Potentia superna generatione monstrat se per actualitatem et in actualitate.

Заимствуя у Аристотеля ось h dunami ς – h energeia («возможность – действительность»), Плотин реализует её в сфере своих горних метафизических построений; и, обобщая, следует сказать: порождение Абсолютом своих следствий есть переход возможного в действительное, иными словами, потенциального в актуальное, которое у Плотина неразрывно связано со множественным, многим и иным. Единая трансцендентная Сила – абсолютно возможное. Абсолютно возможное трансцендентно. Проявляя себя в своих порождениях, трансцендентная Сила актуализирует свою трансцендентную возможность. Таким образом, явленность запредельного всему Абсолюта – это актуализация его возможности, потенции, и (что то же самое) актуализация его трансцендентной силы.

Конечно, такое «заимствование» у Аристотеля – смелая модернизации его учения, но факт остаётся фактом: порождение «порождающим» иного понимается Плотином в русле аристотелевской концепции перехода возможности в действительность*5.

Определив высочайшее как «порождающее» (to gennwn), Плотин на этом не останавливается и идёт дальше: прочертив ось «высочайшее – его порождения», греческий мыслитель проливает свет на тайну того, почему порождающее порождает. Согласно Плотину, высочайшее, «порождающее», – это нечто ouk anecomenon ef eautou menein all eteron poioun («не выносящее пребывания в самом себе и творящее иное»)*6. Оказывается, что Абсолют (Единое, Первое, Благо, Первая Сила, Порождающее) не выносит пребывания в самом себе. Почему? Почему единый и всему запредельный Абсолют не может сохранить своё абсолютное, безотносительное единство и «творит иное»? Конечно, творя иное, Абсолют устремляется тем самым к себе противоположному – ко множеству, а множество, как вытекает из философской аксиоматики «Эннеад», несовершенно, ущербно и несамодостаточно. Что касается первого порождения и (или) творения, берущего (берущих) начало в высочайшем, то, принимая во внимание всё метафизическое здание «Эннеад», следует признать: первым порождением и (или) творением порождающего являются числа. Числа порождены и (или) сотворены Абсолютом, они – бестелесны и выступают некими прообразами для сущих. Но сейчас нас интересует не это: вернёмся к исходному утверждению Плотина и постараемся его осмыслить, опираясь на все трактаты, образующие «Эннеады».

**Что нужно сделать:**
A - Перепечатайте часть отрывка о Плотине: начните с места, где стоят слова «Potentia superna generatione», и остановитесь после слов «его трансцендентной силы.».
B - Определите, согласуются ли с отрывком о Плотине следующие утверждения: (i) первым порождением Абсолюта являются числа; (ii) числа имеют телесную природу; (iii) множество совершенно и самодостаточно. На каждое ответьте «да» или «нет» и дословно приведите решающие слова отрывка.
C - Продолжите отрывок о Плотине, начиная сразу после его последнего предложения.

**Записанные данные:**
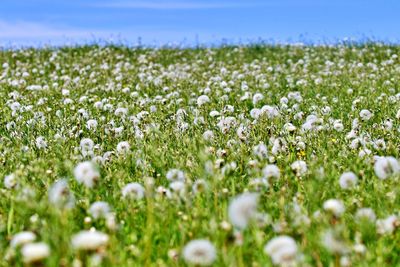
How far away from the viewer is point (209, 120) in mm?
7660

**Ответы по заданиям:**
A -
Potentia superna generatione monstrat se per actualitatem et in actualitate.

Заимствуя у Аристотеля ось h dunami ς – h energeia («возможность – действительность»), Плотин реализует её в сфере своих горних метафизических построений; и, обобщая, следует сказать: порождение Абсолютом своих следствий есть переход возможного в действительное, иными словами, потенциального в актуальное, которое у Плотина неразрывно связано со множественным, многим и иным. Единая трансцендентная Сила – абсолютно возможное. Абсолютно возможное трансцендентно. Проявляя себя в своих порождениях, трансцендентная Сила актуализирует свою трансцендентную возможность. Таким образом, явленность запредельного всему Абсолюта – это актуализация его возможности, потенции, и (что то же самое) актуализация его трансцендентной силы.

B -
(i) Да: «первым порождением и (или) творением порождающего являются числа».
(ii) Нет: «они – бестелесны».
(iii) Нет: «множество, как вытекает из философской аксиоматики «Эннеад», несовершенно, ущербно и несамодостаточно».

C -
Почему «порождающее» не выносит пребывания в себе? Ответ на поверхности: потому что «высочайшее» благостно и переполнено творческой энергией. В том, что высочайшее благостно и само есть высшее Благо, ярче и убедительнее всего сказано в трактате 1.6; о том же, что творческая энергия высочайшего неисчерпаема, свидетельствует трактат 6.8*7, в котором прямо говорится об «избытке силы» (h uperbolh th ς dunamew ς) Единого. Суммируя, мы должны сказать: причины творения-порождения заключены в самой сути Единого: Единое – идеал Добра и Высшая Сила. Абсолютное же добро проявляет себя через действие. Сама суть высшего Блага заключается в действовании, то есть в благо творении – творении добра. Единое, понимаемое как to agaqon («благо»), изначально нацелено и ориентировано на действие. Статичного, замкнутого в себе, пассивного – и потому «омертвелого» – добра не бывает. Вот почему каузальная трактовка, исходящая из идеи того, что высочайшее – это summum bonum, невозможна без признания и другой идеи – идеи того, что высочайшее – это не просто начало всех причинных цепей, но что, являясь истоком всего, Начало открывает в своих следствиях свою благость, свою доброту.

Абсолютное Благо в силу своей благости не может не творить, не может не порождать, – в таком творении и в таком порождении, бесспорно, заключена высшая нравственная необходимость, necessitas benignitatis. Такого рода необходимость не нужно смешивать с необходимостью механической, тем более материальной, и сия нравственная необходимость не имеет ничего общего cum necessitate fatalitatis. Именно в этом смысле Плотин говорит о «необходимости» того, что после Первого… Конечно, было бы преувеличением утверждать о том, что Единое побуждаемо или было побуждаемо к творчеству и порождению какими-то внешними силами, – нет, Единое творит и порождает, «повинуясь» своей собственной сущности*8.

Будучи убеждён в том, что Единое – это «первая сила (=возможность)», Плотин понимал и то, что запредельная всему Мощь, оказываясь иной гранью абсолютного Добра, не может не проявлять свою безграничную творческую силу. Творя, порождая, Сила (Возможность) реализует, являет и проявляет сокрытые в ней энергии. Легко догадаться, что абсолютно Единое, творя и порождая, в ином теряет своё безусловное и безотносительное единство, и пребывание Единого вовне есть, в сущности, отказ Единого от самого себя. В философском словаре Плотина есть ряд терминов, фиксирующих этот процесс: например, h ekbasi ς («исхождение»), h upobasi ς («нисхождение») и h apostasi ς («отступление»). Творя, порождая или творя-порождая, Единое исходит, нисходит и отступает от самого себя – от своего трансцендентного единства; и причинами сего действия является высший союз Добра и Всемогущества.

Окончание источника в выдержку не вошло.